Presented by: Claudia Conti, Italian National Research Council (CNR)
This presentation will discuss the recent advances in Raman spectroscopy that are paving ways to novel analytical approaches for improving the knowledge and conservation of art objects.
Cultural Heritage materials are intrinsically complex, and their non-invasive investigation is a major challenge for conservation scientists. Micro-Raman Spectroscopy represents one of the most effective approaches for exploring the molecular composition of their surfaces, due to its high chemical sensitivity and lateral resolution.

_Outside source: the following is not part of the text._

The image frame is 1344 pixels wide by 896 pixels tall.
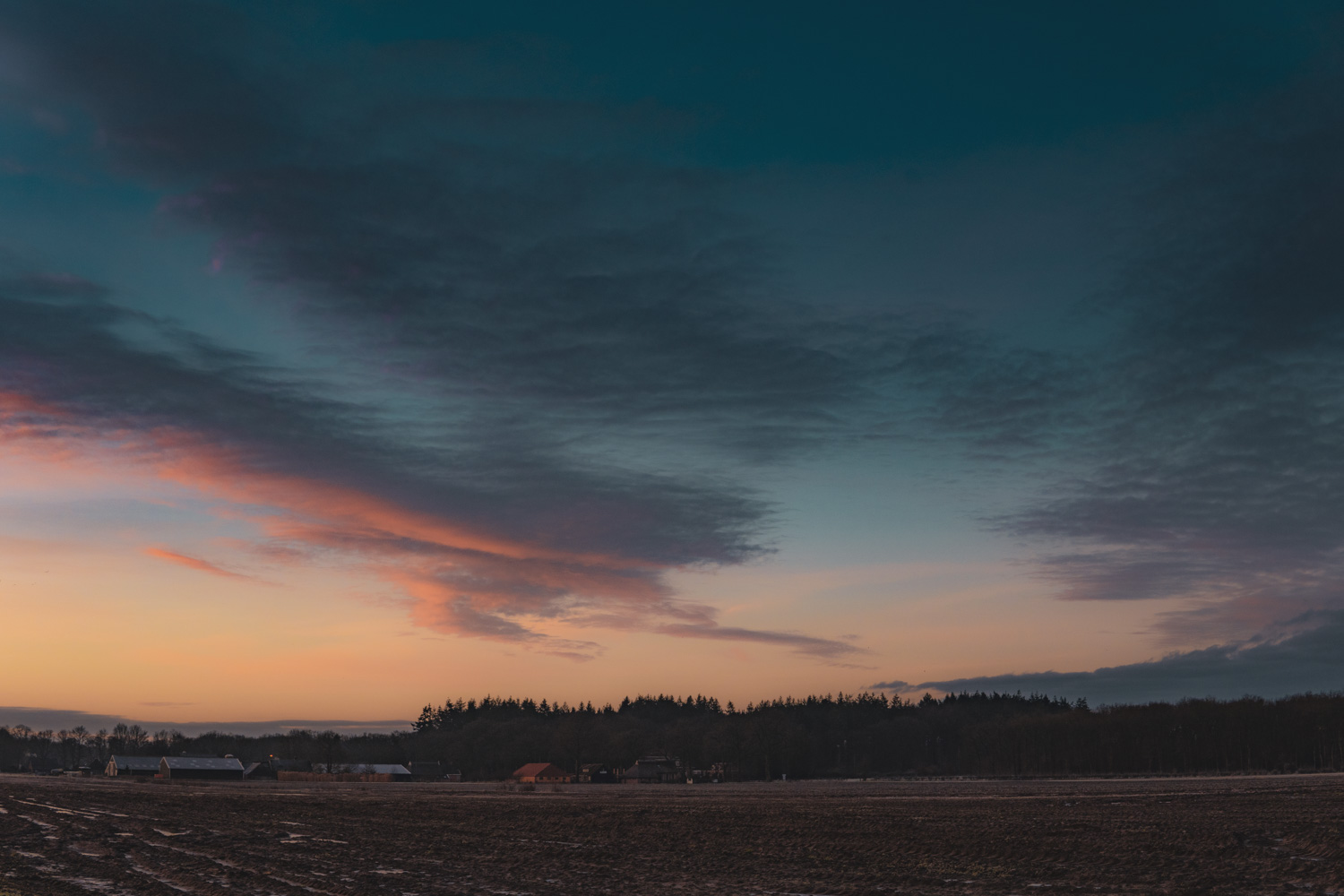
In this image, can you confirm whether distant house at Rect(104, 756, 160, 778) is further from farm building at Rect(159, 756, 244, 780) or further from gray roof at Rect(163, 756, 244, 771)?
gray roof at Rect(163, 756, 244, 771)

Over the last few years, Micro Spatially Offset Raman Spectroscopy (Micro-SORS) has emerged as an effective tool for investigating non-invasively compounds located below the surface, for example, in a hidden painted layer, in the preparation layer or in the substrate (i.e. plaster). This is crucial for deeper understanding of the micro-stratified systems, often encountered in paintings or in decayed materials. Moreover, Micro-SORS has been recently coupled with Time-Gated Raman Spectral Multiplexing, enabling fast sub-millimeter resolution molecular depth Raman mapping of both fluorescing and non-fluorescing samples.
The principles of the abovementioned Raman techniques, the existing instrumental modalities, their capabilities and limitations as well as impact in Cultural Heritage will be discussed.